The ongoing class-action lawsuit was filed in May 2018 against Garlinghouse and some other involved parties, accusing him and Ripple Labs of failing to register XRP with the US SEC as required by the law in the issuance of a security token.

Instead, Garlinghouse is alleged to have employed misleading tactics to defraud investors which led to massive inflation of XRP’s price, and later cost investors millions of dollars in losses.

The lead Plaintiff Bradley Sostack and others allegedly lost their investments worth when XRP’s value deflated.

However, Ripple claims that Sostack has been unable to prove beyond a reasonable doubt that Garlinghouse’s statements were misleading and therefore his allegations are based purely on “unsupported leaps of logic.”


Ripple Moves to Dismiss Amended Complaint

On December 14, 2017, this is what Brad Garlinghouse said in an interview,  which led to a rise in investments as FOMO moved in and people rushed to buy XRP.

“I’m very very long  XRP”. @Ripple CEO @bgarlinghouse on his own investment in the cryptocurrency.”

This statement, according to Ripple’s lawyers, is inadequate evidence to show he purposely misled investors.
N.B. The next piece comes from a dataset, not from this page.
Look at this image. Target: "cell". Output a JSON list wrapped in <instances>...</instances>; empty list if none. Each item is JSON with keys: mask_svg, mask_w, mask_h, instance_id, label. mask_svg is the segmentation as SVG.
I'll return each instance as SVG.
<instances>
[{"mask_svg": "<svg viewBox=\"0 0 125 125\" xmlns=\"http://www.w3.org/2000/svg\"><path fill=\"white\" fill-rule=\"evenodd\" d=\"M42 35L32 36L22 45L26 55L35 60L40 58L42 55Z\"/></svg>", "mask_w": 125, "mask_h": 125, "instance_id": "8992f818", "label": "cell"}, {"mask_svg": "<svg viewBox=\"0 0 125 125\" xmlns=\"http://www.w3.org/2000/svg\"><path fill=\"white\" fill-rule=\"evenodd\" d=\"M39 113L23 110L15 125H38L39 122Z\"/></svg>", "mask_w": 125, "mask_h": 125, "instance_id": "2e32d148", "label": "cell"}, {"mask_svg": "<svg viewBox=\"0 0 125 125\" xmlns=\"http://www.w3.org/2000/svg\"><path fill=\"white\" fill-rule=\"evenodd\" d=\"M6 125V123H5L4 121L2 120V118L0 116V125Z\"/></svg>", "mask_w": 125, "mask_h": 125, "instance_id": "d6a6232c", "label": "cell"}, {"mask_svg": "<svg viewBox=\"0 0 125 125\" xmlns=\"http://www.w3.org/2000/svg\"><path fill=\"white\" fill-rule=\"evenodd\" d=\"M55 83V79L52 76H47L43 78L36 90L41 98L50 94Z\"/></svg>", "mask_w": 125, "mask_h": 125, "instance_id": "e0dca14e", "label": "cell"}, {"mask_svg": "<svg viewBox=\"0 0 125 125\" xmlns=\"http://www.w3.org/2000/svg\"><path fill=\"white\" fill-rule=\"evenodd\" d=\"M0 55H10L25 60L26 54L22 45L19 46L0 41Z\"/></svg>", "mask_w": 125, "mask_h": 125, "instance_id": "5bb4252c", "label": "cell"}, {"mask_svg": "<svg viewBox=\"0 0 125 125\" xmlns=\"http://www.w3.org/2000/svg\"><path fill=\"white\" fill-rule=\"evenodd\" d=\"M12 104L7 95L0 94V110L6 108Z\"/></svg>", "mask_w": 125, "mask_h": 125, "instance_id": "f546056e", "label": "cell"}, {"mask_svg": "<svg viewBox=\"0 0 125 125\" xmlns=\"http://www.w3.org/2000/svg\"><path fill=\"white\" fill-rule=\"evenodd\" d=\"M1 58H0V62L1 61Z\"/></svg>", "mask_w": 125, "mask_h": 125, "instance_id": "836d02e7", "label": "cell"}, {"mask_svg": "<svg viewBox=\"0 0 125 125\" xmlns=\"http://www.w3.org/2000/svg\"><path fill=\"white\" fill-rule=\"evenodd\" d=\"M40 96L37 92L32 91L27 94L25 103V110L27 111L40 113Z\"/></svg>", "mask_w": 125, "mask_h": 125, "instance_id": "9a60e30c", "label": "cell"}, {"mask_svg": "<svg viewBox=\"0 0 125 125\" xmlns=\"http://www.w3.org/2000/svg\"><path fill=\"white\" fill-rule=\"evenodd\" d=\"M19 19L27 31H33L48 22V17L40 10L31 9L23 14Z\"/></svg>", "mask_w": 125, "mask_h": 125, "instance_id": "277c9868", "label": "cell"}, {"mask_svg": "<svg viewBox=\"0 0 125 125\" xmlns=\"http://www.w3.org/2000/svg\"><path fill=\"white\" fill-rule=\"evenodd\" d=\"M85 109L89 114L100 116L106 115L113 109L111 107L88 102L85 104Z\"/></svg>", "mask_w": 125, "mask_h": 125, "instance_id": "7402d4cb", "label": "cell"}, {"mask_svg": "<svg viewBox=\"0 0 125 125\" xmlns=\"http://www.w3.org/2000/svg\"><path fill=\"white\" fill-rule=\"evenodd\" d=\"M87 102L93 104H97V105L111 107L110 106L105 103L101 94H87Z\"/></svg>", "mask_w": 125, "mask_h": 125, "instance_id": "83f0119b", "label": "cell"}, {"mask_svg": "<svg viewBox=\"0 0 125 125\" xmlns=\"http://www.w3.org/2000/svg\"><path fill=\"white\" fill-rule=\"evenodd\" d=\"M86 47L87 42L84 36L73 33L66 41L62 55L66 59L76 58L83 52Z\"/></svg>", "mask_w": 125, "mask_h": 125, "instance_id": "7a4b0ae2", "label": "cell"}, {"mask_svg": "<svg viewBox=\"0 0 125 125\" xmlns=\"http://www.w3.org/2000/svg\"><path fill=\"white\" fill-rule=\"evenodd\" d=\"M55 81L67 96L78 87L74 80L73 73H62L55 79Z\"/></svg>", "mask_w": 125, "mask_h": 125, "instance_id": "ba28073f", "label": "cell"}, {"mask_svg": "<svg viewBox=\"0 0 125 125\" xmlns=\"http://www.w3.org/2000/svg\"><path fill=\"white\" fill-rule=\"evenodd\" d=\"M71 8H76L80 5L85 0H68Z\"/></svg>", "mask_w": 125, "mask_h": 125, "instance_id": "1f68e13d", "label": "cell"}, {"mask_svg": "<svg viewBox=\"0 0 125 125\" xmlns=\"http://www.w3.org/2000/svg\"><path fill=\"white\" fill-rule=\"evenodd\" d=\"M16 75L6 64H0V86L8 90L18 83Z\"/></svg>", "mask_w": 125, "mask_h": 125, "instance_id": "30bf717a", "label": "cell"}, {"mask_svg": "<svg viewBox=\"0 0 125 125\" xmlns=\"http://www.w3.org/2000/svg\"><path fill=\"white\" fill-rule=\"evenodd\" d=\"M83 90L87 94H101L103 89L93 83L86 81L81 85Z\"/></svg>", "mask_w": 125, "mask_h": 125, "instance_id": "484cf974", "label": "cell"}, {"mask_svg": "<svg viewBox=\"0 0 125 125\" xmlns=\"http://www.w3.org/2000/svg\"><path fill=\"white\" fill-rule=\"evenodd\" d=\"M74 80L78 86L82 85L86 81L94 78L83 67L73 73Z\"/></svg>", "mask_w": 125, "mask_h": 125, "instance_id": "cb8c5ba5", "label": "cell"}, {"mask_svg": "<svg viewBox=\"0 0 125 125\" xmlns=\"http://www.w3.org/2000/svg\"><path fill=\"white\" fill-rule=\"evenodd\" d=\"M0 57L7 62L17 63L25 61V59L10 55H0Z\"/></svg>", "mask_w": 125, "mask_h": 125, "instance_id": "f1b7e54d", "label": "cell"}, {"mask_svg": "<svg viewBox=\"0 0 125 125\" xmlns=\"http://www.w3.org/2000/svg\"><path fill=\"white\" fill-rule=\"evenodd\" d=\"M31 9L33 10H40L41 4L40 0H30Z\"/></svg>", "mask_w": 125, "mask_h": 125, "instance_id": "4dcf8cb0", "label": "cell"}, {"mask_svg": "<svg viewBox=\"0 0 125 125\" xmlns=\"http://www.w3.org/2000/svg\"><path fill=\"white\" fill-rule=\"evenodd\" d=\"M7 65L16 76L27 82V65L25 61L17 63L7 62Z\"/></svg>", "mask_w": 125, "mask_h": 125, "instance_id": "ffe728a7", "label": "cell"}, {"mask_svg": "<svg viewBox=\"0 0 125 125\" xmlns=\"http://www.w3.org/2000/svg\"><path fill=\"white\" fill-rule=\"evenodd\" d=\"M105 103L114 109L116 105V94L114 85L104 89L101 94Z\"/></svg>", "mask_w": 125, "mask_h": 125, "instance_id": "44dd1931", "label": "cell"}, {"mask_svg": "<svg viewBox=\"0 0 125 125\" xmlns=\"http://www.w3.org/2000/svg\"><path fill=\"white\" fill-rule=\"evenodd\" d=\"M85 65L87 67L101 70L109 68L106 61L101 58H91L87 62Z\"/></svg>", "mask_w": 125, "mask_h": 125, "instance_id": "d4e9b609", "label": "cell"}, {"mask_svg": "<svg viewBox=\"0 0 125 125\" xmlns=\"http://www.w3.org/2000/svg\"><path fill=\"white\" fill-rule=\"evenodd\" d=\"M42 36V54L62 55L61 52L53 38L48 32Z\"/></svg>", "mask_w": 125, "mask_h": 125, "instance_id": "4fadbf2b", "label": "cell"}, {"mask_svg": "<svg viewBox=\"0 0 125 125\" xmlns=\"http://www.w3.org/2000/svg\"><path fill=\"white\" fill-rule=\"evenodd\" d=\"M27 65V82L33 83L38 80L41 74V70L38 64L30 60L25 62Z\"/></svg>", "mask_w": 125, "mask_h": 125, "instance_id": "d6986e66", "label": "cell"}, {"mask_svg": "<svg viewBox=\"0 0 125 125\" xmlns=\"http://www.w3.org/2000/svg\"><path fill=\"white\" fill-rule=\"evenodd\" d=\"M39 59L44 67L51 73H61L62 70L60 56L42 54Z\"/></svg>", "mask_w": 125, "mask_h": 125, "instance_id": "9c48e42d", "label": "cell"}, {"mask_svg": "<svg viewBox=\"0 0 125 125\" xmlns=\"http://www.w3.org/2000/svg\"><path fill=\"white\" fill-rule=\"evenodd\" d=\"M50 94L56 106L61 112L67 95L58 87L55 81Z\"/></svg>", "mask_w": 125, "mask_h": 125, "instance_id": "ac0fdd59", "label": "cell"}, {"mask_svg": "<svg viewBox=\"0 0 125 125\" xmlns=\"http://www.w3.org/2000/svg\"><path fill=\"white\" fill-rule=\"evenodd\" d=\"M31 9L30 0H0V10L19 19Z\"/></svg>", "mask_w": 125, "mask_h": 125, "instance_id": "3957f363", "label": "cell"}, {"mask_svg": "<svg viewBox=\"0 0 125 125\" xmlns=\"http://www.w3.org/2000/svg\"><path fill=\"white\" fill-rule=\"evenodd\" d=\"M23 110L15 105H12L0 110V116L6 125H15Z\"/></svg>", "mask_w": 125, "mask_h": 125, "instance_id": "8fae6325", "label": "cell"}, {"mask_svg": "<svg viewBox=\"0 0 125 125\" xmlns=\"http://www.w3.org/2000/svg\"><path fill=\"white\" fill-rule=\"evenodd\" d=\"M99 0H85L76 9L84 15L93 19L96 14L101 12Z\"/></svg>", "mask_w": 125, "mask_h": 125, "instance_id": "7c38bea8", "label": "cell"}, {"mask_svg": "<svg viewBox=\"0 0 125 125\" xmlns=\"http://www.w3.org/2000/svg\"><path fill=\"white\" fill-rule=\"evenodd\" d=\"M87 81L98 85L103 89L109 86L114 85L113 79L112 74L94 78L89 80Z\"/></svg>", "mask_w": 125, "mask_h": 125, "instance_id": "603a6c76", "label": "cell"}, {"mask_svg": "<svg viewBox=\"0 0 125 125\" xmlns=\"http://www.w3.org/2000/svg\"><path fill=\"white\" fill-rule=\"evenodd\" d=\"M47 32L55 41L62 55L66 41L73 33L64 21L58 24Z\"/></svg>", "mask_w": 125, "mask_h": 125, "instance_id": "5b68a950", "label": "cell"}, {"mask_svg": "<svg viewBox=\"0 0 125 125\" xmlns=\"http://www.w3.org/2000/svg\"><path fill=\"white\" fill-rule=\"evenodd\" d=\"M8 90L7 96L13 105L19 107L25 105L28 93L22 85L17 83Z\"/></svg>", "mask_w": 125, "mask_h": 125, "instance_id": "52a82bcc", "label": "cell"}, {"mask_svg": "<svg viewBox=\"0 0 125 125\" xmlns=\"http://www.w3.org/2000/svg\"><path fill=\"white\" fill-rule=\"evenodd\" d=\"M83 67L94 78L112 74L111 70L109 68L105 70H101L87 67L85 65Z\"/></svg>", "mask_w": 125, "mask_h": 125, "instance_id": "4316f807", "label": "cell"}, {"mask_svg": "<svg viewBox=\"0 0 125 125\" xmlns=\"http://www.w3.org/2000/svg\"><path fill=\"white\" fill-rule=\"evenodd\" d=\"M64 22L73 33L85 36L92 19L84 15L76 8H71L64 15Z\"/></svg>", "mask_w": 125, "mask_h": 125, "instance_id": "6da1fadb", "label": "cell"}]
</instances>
According to the document filed at the Northern California District, Ripple is now moving to dismiss the amended complaint.

“In short, plaintiff fails to offer the factual allegations needed to show that Ripple’s and Mr. Garlinghouse’s statements were false when made. Instead Plaintiff invites the court to ignore the requirements of Rule 9(b) and make unsupported leaps of logic base on facts that Plaintiff never alleged in the FAC.” The Court should refuse Plaintiff’s invitation.”

Earlier in June, Ripple had also filed to dismiss the lawsuit in part asking the court to completely disregard the accusations.

“Plaintiff has not alleged that any part of Mr. Garlinghouse’s statements to BNN is false or misleading.”

However, Sostack filed an opposition to the June dismissal motion by saying that his lawsuit was sufficient, stating that Ripple and Garlinghouse had made not only one but over a dozen false or misleading statements.

The dismissive move that Ripple is pulling on the defendant is similar to how Youtube responded to Ripple’s lack of accountability lawsuit.  As ZyCrypto reported, Youtube urged the court to dismiss Ripple claims that Youtube is complacent in scammers’ activity on its platform.